**WHAT THE EXERCISE ASKS**:
An exact copy is needed of the lines in the entries below from the line with "In catalogue mẫu 1" up to and including the line with "Genuity DroughtGard hybrid", and of nothing else. Leave the pictures out.

**EXERCISE DATA**:
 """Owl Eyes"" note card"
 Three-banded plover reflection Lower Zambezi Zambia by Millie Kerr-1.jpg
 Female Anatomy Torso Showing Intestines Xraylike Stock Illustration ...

* * *

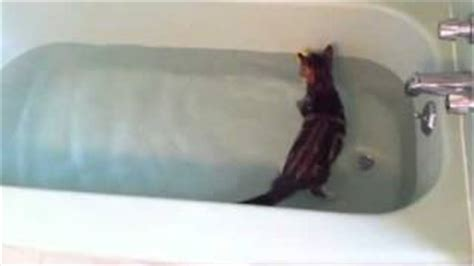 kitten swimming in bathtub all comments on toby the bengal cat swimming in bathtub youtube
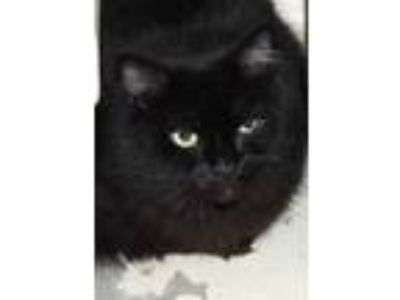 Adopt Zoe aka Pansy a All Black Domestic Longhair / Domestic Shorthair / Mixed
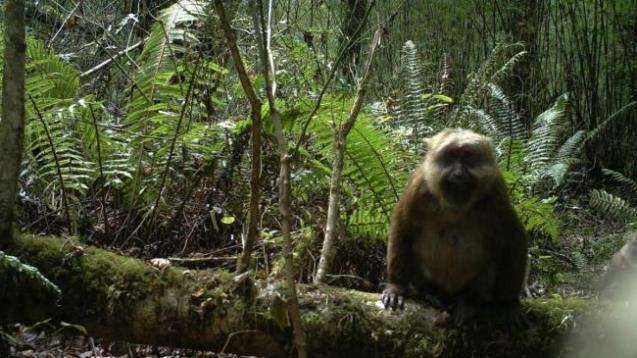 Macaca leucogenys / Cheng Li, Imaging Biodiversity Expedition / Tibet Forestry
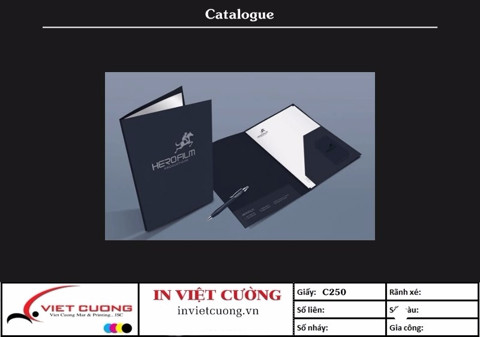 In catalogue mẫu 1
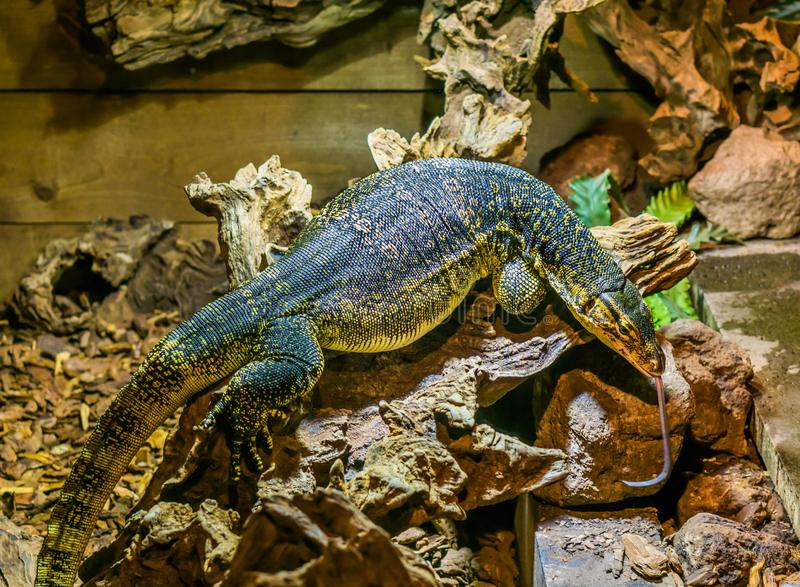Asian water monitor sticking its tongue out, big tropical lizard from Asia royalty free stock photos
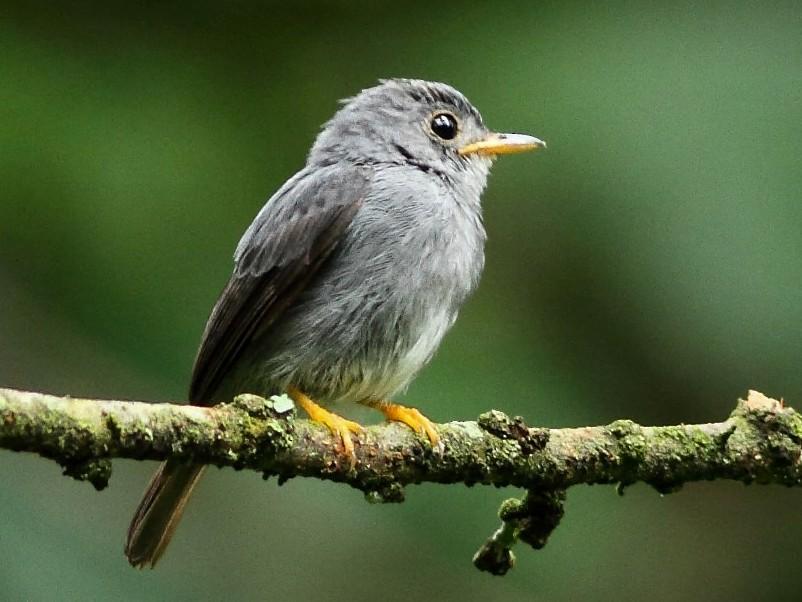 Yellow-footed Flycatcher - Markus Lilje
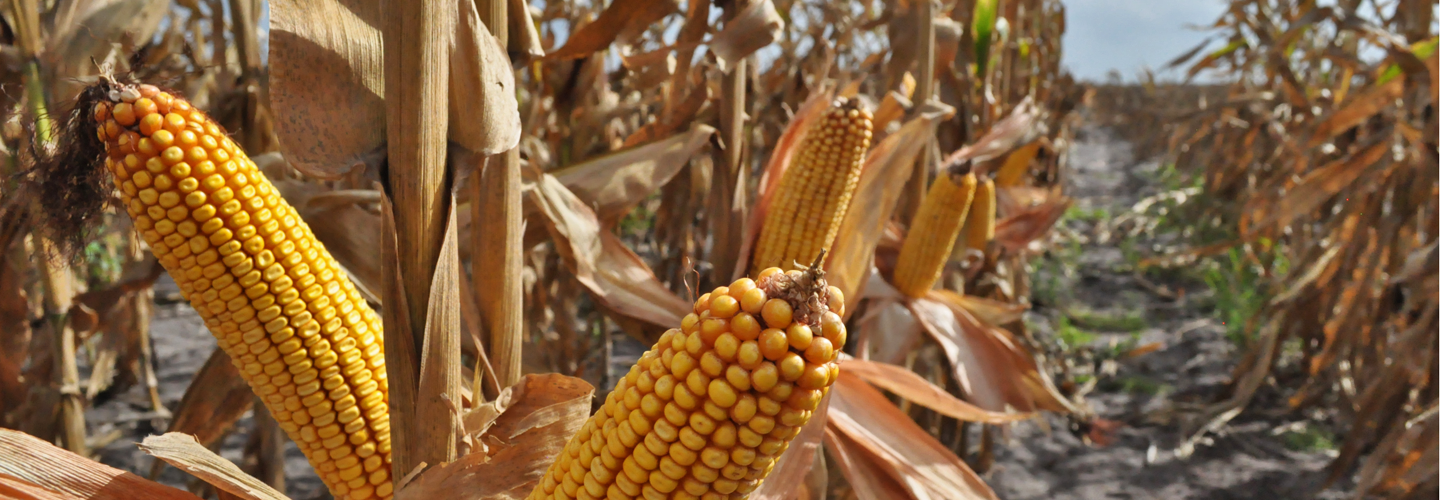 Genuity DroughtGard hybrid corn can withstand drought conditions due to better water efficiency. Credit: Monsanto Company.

**REPLY TO THE TASK**:
 In catalogue mẫu 1
Asian water monitor sticking its tongue out, big tropical lizard from Asia royalty free stock photos
 Yellow-footed Flycatcher - Markus Lilje
 Genuity DroughtGard hybrid corn can withstand drought conditions due to better water efficiency. Credit: Monsanto Company.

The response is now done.